Available data below:

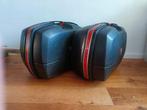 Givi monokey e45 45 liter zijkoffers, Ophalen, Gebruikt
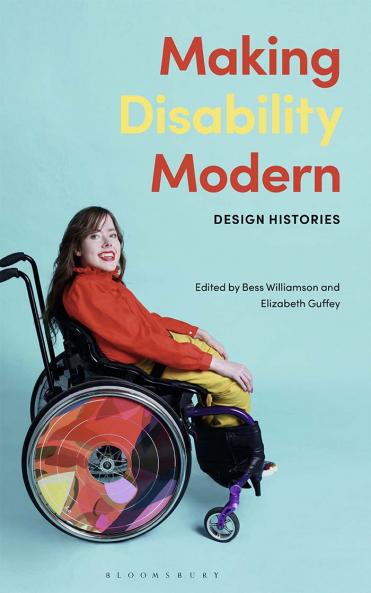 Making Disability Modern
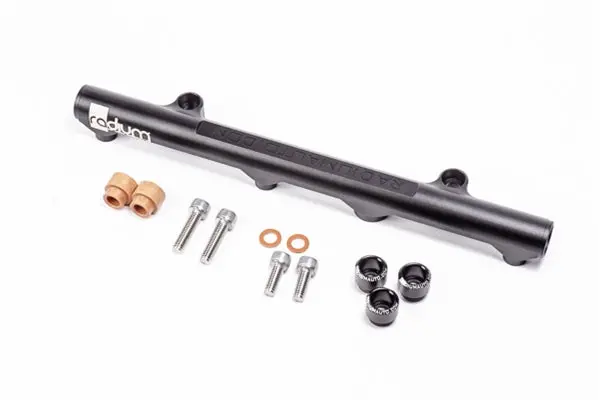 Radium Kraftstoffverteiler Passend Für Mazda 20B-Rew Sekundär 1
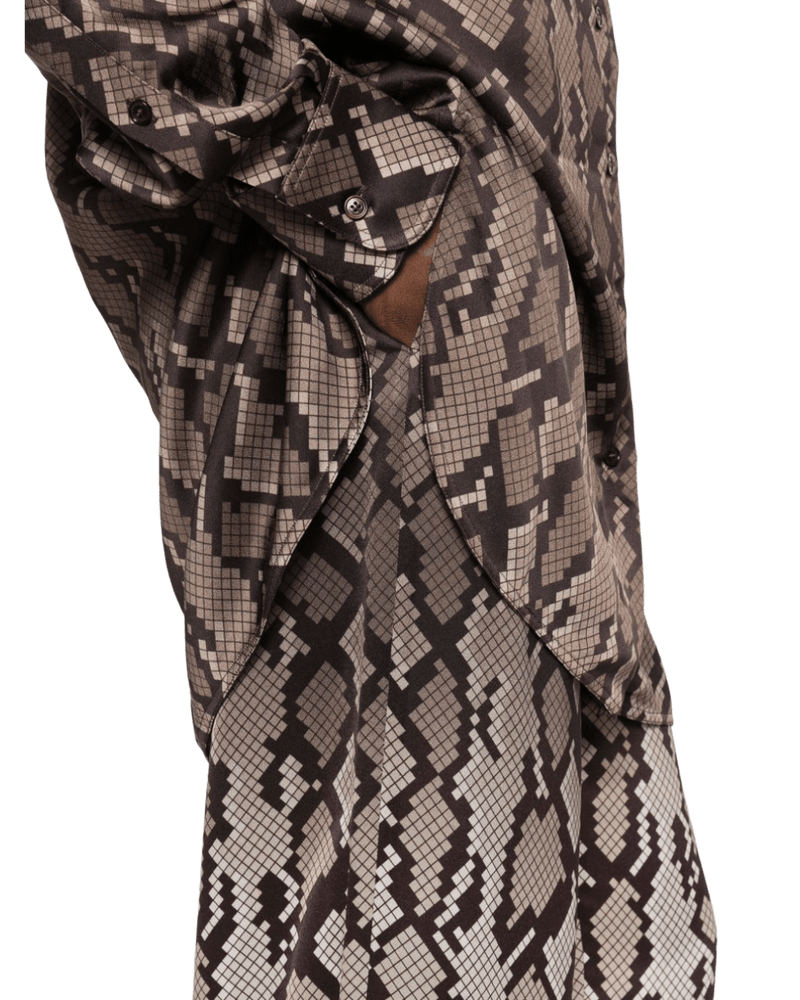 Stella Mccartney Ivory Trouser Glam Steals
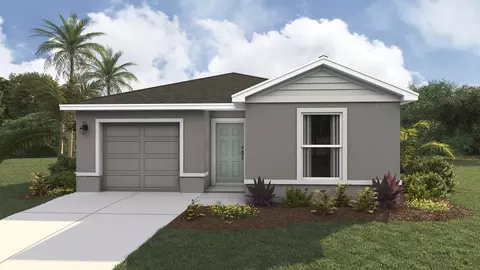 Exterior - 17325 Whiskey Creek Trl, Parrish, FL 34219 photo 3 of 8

End of Available data.
Available data below:

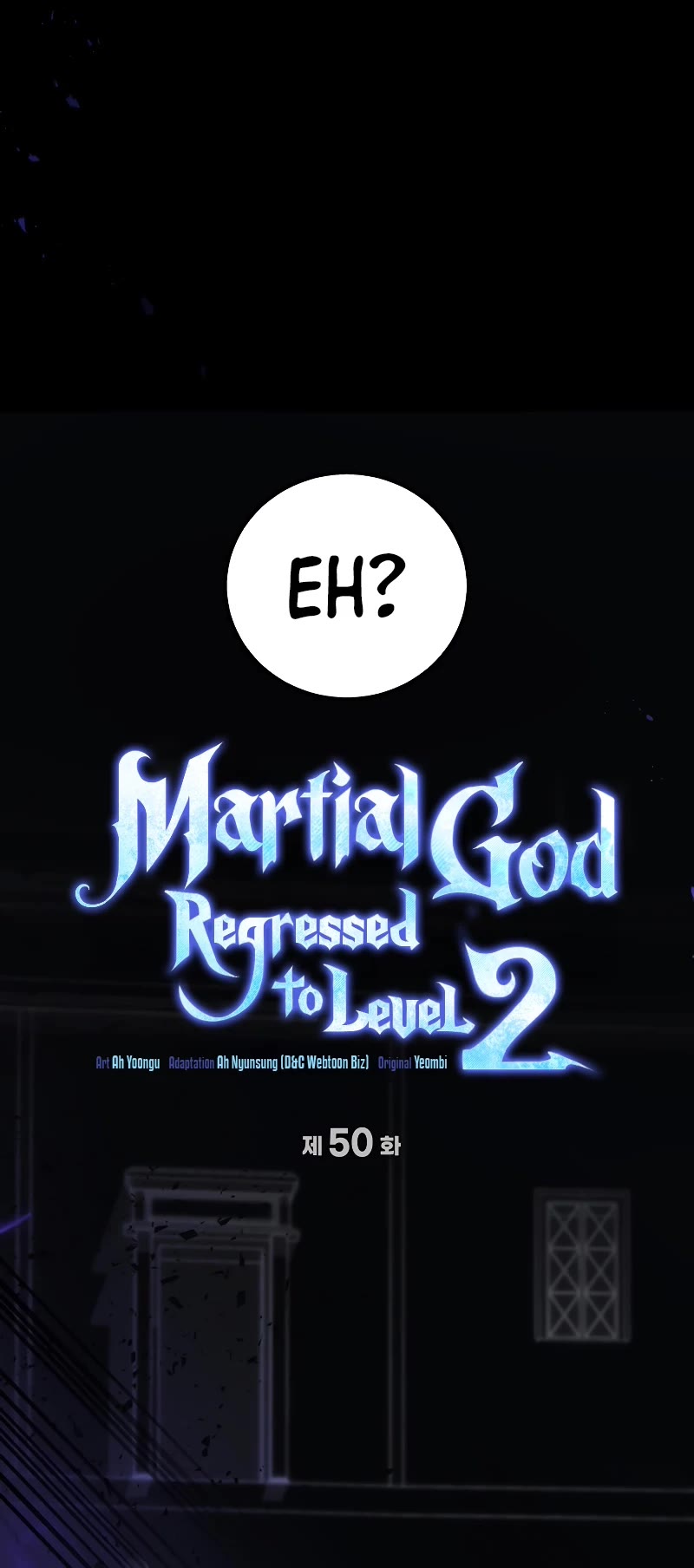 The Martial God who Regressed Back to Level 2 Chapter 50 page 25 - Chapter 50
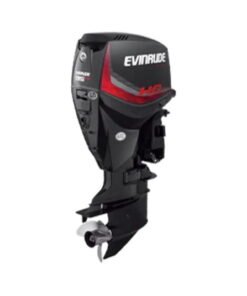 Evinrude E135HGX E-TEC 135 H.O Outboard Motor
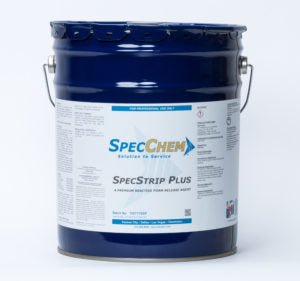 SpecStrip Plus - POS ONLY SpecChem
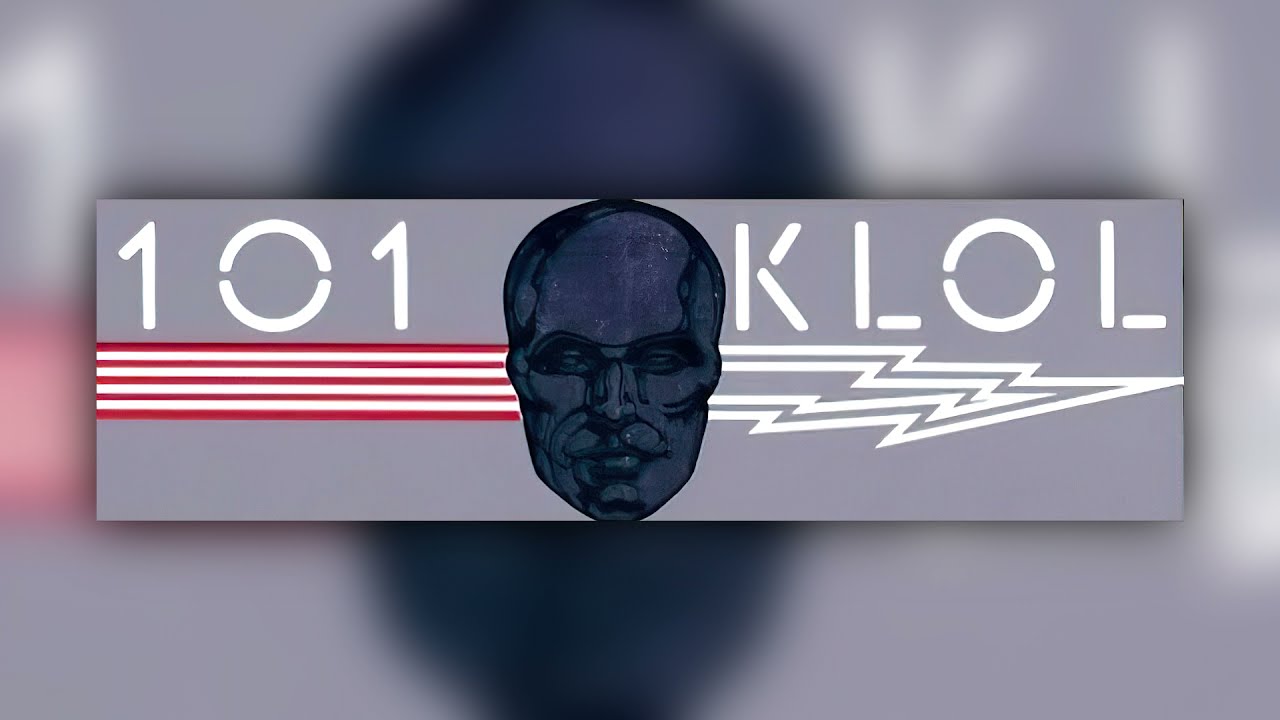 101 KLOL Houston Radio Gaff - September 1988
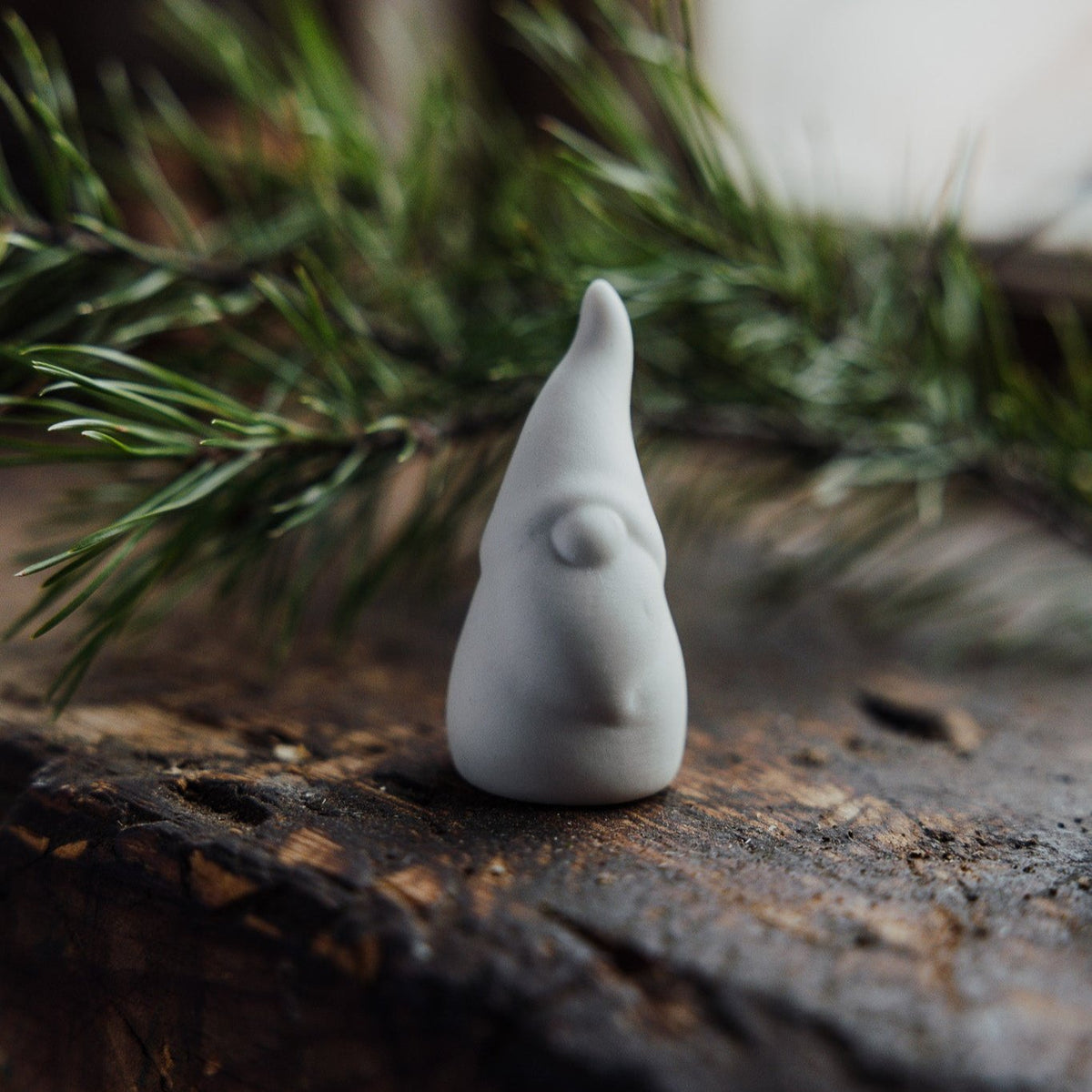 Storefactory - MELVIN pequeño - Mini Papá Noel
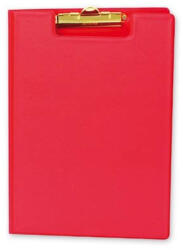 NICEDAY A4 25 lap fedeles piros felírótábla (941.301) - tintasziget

End of Available data.
Available data below:

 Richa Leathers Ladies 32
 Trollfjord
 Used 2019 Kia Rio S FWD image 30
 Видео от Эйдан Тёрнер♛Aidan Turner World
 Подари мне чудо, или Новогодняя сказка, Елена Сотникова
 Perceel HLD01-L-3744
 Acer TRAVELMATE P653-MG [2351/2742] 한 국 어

End of Available data.

**What you will do:**
Nothing outside the stretch above, from the line with "Making Disability Modern" through the line with "Exterior - 17325", is set down. Transcribe that stretch exactly, ends included, but not its pictures.

**Response box:**
 Making Disability Modern
 Radium Kraftstoffverteiler Passend Für Mazda 20B-Rew Sekundär 1
 Stella Mccartney Ivory Trouser Glam Steals
 Exterior - 17325 Whiskey Creek Trl, Parrish, FL 34219 photo 3 of 8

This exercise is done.